YOUR INSTRUCTIONS: Return the lines of the material verbatim, starting at the line that contains "this 320×213 image." and ending with the last line of the material.

§

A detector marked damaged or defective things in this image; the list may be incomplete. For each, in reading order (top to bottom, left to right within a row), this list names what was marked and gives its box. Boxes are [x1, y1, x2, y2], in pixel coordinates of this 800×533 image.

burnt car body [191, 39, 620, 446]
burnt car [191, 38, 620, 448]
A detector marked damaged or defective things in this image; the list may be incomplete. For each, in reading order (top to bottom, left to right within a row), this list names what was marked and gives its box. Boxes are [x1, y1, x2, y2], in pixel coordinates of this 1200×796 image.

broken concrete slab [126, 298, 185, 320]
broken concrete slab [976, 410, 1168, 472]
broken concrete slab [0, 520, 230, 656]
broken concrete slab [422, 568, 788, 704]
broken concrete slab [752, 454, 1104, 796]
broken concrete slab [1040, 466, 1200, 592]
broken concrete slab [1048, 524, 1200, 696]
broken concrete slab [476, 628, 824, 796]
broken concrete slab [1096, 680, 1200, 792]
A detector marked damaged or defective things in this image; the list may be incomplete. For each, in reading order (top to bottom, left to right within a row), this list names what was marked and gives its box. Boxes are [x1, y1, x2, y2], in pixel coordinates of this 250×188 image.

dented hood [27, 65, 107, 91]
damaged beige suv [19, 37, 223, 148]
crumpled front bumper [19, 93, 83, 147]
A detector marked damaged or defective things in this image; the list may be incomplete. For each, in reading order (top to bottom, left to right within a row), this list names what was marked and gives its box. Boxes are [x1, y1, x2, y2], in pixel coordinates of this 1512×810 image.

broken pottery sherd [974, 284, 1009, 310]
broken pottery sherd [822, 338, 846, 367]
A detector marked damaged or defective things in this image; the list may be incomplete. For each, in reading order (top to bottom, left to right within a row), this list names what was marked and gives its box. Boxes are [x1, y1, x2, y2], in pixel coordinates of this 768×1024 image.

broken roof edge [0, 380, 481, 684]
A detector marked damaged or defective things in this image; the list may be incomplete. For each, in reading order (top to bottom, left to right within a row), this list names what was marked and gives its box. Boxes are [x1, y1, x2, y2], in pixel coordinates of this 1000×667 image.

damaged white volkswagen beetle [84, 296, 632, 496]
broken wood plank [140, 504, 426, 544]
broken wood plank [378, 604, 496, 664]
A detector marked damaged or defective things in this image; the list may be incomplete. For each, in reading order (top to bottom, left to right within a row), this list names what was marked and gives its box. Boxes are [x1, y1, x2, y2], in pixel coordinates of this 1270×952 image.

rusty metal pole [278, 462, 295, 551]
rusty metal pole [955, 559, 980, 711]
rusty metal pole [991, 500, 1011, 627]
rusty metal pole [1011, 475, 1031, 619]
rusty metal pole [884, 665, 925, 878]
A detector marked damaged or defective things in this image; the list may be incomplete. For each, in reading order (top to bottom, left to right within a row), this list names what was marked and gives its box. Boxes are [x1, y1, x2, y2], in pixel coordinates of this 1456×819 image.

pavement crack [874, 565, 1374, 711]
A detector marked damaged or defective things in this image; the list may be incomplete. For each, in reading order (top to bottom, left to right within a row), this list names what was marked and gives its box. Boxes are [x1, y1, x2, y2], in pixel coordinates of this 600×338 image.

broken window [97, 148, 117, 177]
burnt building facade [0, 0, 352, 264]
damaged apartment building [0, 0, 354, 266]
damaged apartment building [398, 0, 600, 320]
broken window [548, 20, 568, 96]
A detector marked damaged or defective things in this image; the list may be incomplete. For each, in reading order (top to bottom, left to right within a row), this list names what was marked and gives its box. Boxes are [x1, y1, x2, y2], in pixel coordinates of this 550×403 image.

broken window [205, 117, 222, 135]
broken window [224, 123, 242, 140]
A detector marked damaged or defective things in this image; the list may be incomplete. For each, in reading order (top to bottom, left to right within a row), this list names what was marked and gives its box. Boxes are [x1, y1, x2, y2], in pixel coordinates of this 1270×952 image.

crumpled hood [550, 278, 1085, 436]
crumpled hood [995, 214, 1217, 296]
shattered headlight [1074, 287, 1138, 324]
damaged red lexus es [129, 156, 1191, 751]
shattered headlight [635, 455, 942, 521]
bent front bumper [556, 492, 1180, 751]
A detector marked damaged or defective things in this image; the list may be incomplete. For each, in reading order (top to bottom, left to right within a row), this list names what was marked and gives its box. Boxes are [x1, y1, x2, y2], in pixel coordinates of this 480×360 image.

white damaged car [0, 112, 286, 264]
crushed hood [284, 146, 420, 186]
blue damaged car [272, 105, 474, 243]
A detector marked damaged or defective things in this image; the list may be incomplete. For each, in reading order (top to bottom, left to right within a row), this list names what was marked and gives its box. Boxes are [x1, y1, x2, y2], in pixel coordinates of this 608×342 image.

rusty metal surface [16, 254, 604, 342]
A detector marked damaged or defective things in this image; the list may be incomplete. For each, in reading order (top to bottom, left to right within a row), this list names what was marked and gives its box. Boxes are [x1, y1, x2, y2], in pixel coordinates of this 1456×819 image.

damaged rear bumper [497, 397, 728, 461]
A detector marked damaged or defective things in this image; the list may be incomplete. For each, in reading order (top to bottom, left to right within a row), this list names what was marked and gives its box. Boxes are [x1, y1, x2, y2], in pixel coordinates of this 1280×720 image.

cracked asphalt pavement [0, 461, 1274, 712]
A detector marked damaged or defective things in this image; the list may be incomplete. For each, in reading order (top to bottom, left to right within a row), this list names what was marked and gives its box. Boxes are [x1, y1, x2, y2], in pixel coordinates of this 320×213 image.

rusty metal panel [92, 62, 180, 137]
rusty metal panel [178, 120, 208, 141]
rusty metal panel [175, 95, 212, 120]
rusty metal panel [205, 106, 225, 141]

§

RESULT OF THE TASK:
A detector marked damaged or defective things in this image; the list may be incomplete. For each, in reading order (top to bottom, left to right within a row), this list names what was marked and gives its box. Boxes are [x1, y1, x2, y2], in pixel coordinates of this 320×213 image.

rusty metal panel [92, 62, 180, 137]
rusty metal panel [178, 120, 208, 141]
rusty metal panel [175, 95, 212, 120]
rusty metal panel [205, 106, 225, 141]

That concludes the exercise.